L'ordinanza, notificata il 15 febbraio 1962, è stata comunicata ai
Presidenti dei due rami del Parlamento e pubblicata nella Gazzetta
Ufficiale n. 78 del 24 marzo 1962.
Nessuna delle parti si è costituita in questo secondo giudizio
avanti alla Corte costituzionale.
3. - Con ingiunzione 27 aprile 1959 il Direttore dell'Ufficio
successioni di Messina ordinava a Maugeri Antonino e Genoveffa e a La
Rosa Annunziata il pagamento di lire 7.604.033 a titolo di imposta di
successione.
I predetti proponevano opposizione avverso l'ingiunzione avanti al
Tribunale di Messina e l'Amministrazione finanziaria eccepiva,
preliminarmente, l'improponibilità dell'opposizione per inosservanza
del principio del solve et repete stabilito dall'art. 97 della legge
tributaria sulle successioni.
Il Tribunale, con ordinanza 13 febbraio 1962, richiamandosi alla
ricordata giurisprudenza della Corte costituzionale, disponeva la
trasmissione a questa Corte degli atti del giudizio.

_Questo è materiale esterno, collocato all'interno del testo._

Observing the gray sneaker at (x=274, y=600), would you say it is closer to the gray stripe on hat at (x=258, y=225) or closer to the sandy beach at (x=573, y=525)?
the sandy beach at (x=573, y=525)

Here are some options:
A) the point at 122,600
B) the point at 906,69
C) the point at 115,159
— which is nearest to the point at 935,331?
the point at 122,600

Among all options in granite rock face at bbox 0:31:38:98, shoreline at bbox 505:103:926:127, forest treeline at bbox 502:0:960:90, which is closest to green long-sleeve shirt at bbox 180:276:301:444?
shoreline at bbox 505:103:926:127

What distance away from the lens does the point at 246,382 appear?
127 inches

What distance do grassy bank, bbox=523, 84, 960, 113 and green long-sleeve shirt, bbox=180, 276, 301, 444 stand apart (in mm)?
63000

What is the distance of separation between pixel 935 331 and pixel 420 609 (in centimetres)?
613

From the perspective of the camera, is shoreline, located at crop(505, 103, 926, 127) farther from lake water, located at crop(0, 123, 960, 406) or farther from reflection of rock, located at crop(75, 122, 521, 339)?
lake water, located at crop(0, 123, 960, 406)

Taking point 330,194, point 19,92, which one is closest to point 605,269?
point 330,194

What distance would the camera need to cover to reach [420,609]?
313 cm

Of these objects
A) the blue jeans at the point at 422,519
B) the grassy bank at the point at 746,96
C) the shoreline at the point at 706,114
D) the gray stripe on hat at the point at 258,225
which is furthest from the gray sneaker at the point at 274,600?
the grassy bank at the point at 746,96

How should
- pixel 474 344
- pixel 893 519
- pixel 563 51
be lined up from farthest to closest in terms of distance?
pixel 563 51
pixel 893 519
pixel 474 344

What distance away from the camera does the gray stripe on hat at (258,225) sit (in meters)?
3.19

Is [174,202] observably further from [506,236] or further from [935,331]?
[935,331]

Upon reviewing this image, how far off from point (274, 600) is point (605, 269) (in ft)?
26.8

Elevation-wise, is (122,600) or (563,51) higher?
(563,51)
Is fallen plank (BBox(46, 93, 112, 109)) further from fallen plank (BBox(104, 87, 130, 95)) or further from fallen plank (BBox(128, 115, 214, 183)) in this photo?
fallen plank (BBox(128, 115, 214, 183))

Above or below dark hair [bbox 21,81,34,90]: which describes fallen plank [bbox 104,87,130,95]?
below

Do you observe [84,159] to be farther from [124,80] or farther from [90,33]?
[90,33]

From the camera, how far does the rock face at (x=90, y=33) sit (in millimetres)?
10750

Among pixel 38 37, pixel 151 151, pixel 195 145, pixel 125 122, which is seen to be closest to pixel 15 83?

L'ordinanza, notificata il 4 aprile 1962 e comunicata ai Presidenti
dei due rami del Parlamento, è stata pubblicata nella Gazzetta
Ufficiale n. 134 del 26 maggio 1962.
Avanti alla Corte costituzionale si sono costituite, in questo
terzo giudizio, le sole parti private, rappresentate e difese dagli
avvocati Massimo Severo Giannini e Angelo Falzea, che hanno depositato
le deduzioni in cancelleria il 17 maggio 1962.
In queste deduzioni si fa richiamo alle considerazioni svolte nella
sentenza n. 21 del 1961 della Corte costituzionale riguardo al
contrasto esistente fra il principio del solve et repete e le garanzie
costituzionali dell'eguaglianza, di cui all'art. 3 della Costituzione,
e della tutela giurisdizionale contro i privati e contro la pubblica
Amministrazione, di cui, rispettivamente, agli artt. 24 e 113 della
Costituzione.
Si sostiene, inoltre, che la riconosciuta incostituzionalità del
principio generale del solve et repete implica la dichiarazione di
illegittimità costituzionale della norma impugnata, la quale
costituisce un'applicazione particolare del detto principio generale.
Ciò che tuttavia non escluderebbe la necessità di una pronuncia ad
hoc della Corte costituzionale, dato che la norma in questione ha una
propria ed autonoma vita giuridica nel sistema tributario.
In conseguenza, la difesa delle parti private conclude chiedendo
dichiararsi la illegittimità costituzionale della norma impugnata. Considerato in diritto :
1. - Le tre cause, avendo ad oggetto una identica questione, vanno
riunite e decise con unica sentenza.
2. - Non vi è dubbio che sia l'art. 18 del D. L. 28 febbraio 1939,
che l'art. 97 del R.D. 30 dicembre 1923, n. 3270, sono in contrasto con
gli artt. 3, 24, primo comma, e 113 della Costituzione.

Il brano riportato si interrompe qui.